David Heard, the founder of Sportability, spoke to UCan2 editor Victoria Galligan about why he decided to set up a charity which helps people with paralysis to take part in extreme sports, and the range of activities now available...
Paralsis needn’t stop a person from living life to the full. But back in the late 80’s when David Heard’s friend Richard, a ski instructor, was injured in a motoring accident, there weren’t a lot of options available in sport for people with disabilities.
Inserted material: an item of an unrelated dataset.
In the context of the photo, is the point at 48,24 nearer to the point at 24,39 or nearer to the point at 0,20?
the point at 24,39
David says: “To help Richard literally get back on his feet we tried going skiing. But that didn’t work. Sadly, it made him feel ‘disabled’ and highlighted how things were different before the accident. But when we tried scuba- diving, which he had never done before, it was a huge success.”
David and Richard had a revelation: by organising sporting events for people with paralysis they could get them to not only experience again the adrenaline rush, have some fun and boost their mood; but also restore their self-belief, rebuild their confidence and help make the future look brighter. In 1989 they formed the charity, Sportability.
Sportability’s first event was sailing on the Norfolk Broads. Then they set up a centre in Gloucestershire, which offered activities on-site and in the surrounding area. But receiving calls from all over the country – and even overseas – made the Sportability team realise one location wasn’t enough. The charity relies on fundraising, and David took to cycling up the spine of Vietnam, from Saigon to Hanoi to raise seed-corn funding for some regional development. So, their second regional programme was launched in the East Midlands.
From those humble beginnings the charity has developed a year-round programme of events almost nation-wide. These include quad-biking, falconry, sailing, gliding, microlight flying, shooting, canoeing, wheelchair tennis, 4x4 off-road driving, powered flying, BloKart sailing, indoor skydiving and more. Sportability is now in 14 regions of the UK with over 800 free places a year available for people who have some form of paralysis – typically spinal cord injury, stroke and MS.
And the impact which the Sportability days out have is huge. David explains: “We work with a lot of spinal injury units and they encourage people to see life beyond the hospital.
“They realise that it is not enough to tell someone they can carry on living after paralysis. They need to know how.” He gives the example of a middle-aged man, who had come to a Sportability event straight from the spinal injury unit, where he was being treated since his accident. “He came to one of our quad-biking events and was understandably as nervous as hell to begin with. We are asking people to go well outside of their comfort zone.
“But the four-wheel motorbikes are stable and operate with a thumb throttle and hand-only controls. We start on a simple circuit at a walking pace. The professional instructors then take the riders
out in groups with the more confident riders in one, and those who are maybe a bit slower and need more support in another.
“Our new recruit was one of the more confident. As soon as he began riding his body language changed and after five minutes he started to relax. By the end, he was tackling the big stuff, the rugged terrain and he came back punching the air with delight! He’d spent the last six months in hospital and had gone from there to quad-biking.
“Two weeks later he joined us on a gliding event. He was in tears that day and said to me, ’You’ve got no idea what this means. Now I’ve got hope. Now I’m looking forward to my discharge.’ That is the power of sport.”
A call for volunteers
Local Area Organisers – volunteers who help to organise the sporting events – work alongside the established professional sport and activity providers. They ensure that a wide variety of events can take place in their areas.
But David says: “We want to take it to the nation. Ideally, we’d like to get within an hour’s drive for most of the population.”
His aim is to make Sportability events even more accessible. So the charity is now looking for people in the South Wales and Tyneside areas to step up as volunteer area organisers and help develop programmes there.
Such is the appeal that Sportability has inspired some people to travel the country and take part in even more activities, and for one member, David even arranged quad-biking in Florida, USA. That man told David that he had done more things in his life since having MS, than before. He says: “With MS there are two ways you can go. Either switch off and wait for a cure. Or you can find a different way of living your life. Like a river finding a new course.”
And this is the ethos at the heart of Sportability, as David says: “After paralysis a person’s life as they knew it is, in most cases, no longer available. Things have inexorably changed.
“But Sportability is about taking the ‘dis’ out of disability and focussing on ability. Their life may be different, but there are still thrilling and exciting opportunities out there. And if we can leave people with the belief and the thought: If I can do this what else can I do? Then we have done our job.”